- EXERCISE INSTRUCTIONS: In the records below, find the line containing "ET GODT LIV" and the line containing "Casas Para Financiamento À". Give again exactly those lines and every line between them, omitting the pictures.

- PROVIDED MATERIAL:
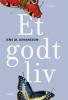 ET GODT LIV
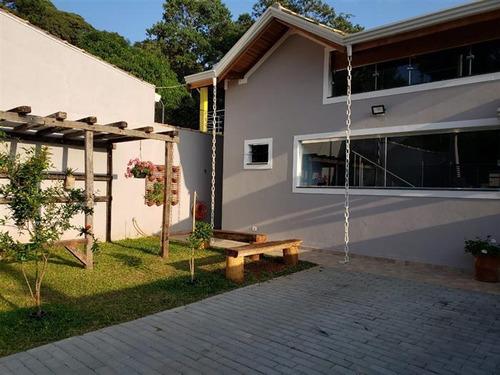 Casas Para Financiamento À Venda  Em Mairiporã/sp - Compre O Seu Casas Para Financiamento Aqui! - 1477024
* * *
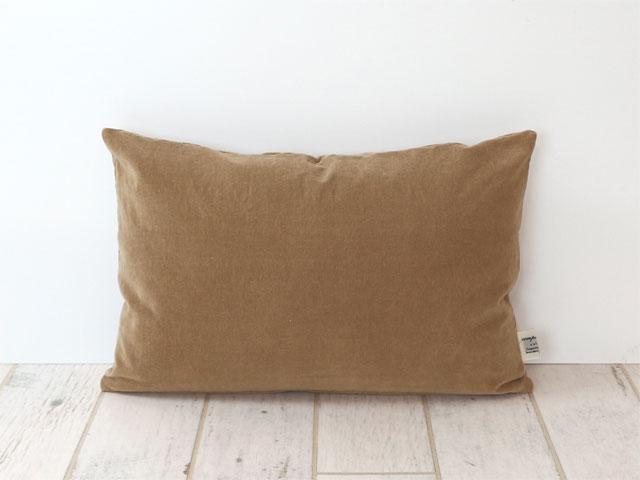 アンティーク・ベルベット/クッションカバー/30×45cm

- FINISHED EXERCISE:
 ET GODT LIV
 Casas Para Financiamento À Venda  Em Mairiporã/sp - Compre O Seu Casas Para Financiamento Aqui! - 1477024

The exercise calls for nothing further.